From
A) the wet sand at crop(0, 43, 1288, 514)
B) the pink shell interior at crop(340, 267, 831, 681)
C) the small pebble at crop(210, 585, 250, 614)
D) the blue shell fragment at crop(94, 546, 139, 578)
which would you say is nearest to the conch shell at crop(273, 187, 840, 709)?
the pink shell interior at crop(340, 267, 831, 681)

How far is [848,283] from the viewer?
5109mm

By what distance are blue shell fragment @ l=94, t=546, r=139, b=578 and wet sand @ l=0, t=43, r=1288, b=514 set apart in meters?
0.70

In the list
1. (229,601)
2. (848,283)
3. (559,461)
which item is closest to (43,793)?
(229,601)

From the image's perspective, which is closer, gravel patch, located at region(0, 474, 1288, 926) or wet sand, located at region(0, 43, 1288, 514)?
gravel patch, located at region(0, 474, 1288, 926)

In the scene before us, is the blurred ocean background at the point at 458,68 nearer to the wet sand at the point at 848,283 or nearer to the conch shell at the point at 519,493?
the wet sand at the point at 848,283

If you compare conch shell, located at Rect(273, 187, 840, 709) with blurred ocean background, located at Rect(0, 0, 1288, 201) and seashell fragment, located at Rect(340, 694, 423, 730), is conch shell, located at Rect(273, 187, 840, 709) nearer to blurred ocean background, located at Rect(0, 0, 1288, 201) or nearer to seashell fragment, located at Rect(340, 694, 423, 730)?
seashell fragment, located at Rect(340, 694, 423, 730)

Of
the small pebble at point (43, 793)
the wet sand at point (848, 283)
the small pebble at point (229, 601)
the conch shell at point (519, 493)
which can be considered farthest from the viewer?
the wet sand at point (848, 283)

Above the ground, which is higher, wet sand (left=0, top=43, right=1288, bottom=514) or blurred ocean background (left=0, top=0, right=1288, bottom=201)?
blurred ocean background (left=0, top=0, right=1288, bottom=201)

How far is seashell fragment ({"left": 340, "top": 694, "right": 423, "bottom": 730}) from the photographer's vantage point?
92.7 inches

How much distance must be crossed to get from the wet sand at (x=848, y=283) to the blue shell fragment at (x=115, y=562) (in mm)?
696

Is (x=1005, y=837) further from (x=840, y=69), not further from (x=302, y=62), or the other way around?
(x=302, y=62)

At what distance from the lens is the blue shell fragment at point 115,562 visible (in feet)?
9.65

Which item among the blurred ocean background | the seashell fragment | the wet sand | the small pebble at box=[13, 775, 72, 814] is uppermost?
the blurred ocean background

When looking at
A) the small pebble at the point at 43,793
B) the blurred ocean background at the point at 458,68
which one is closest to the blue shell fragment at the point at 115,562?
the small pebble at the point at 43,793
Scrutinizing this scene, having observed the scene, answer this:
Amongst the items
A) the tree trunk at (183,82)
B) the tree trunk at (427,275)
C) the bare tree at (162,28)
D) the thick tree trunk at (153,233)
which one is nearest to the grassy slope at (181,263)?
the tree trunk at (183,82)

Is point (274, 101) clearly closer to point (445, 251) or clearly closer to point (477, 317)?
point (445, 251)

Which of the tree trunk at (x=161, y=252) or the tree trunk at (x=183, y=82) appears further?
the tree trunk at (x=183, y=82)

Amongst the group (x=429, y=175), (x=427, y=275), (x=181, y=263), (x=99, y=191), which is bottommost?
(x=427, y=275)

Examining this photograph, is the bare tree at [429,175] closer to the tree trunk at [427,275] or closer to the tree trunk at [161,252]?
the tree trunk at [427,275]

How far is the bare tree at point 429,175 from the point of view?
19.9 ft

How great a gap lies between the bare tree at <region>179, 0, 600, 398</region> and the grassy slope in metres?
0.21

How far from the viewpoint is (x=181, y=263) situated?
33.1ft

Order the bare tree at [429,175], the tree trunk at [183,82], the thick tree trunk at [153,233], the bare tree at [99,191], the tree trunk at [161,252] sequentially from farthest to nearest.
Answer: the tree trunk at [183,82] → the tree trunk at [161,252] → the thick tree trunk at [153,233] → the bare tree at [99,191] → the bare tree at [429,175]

- **WHAT IS NEEDED**: Lay out the part of the items that opens at their very start and closes with the line containing "which would you" as a Markdown table with the columns Row and Line, numbering each line and omitting blank lines.

- **REPLY TO THE TASK**:
| Row | Line |
|---|---|
| 1 | From |
| 2 | A) the wet sand at crop(0, 43, 1288, 514) |
| 3 | B) the pink shell interior at crop(340, 267, 831, 681) |
| 4 | C) the small pebble at crop(210, 585, 250, 614) |
| 5 | D) the blue shell fragment at crop(94, 546, 139, 578) |
| 6 | which would you say is nearest to the conch shell at crop(273, 187, 840, 709)? |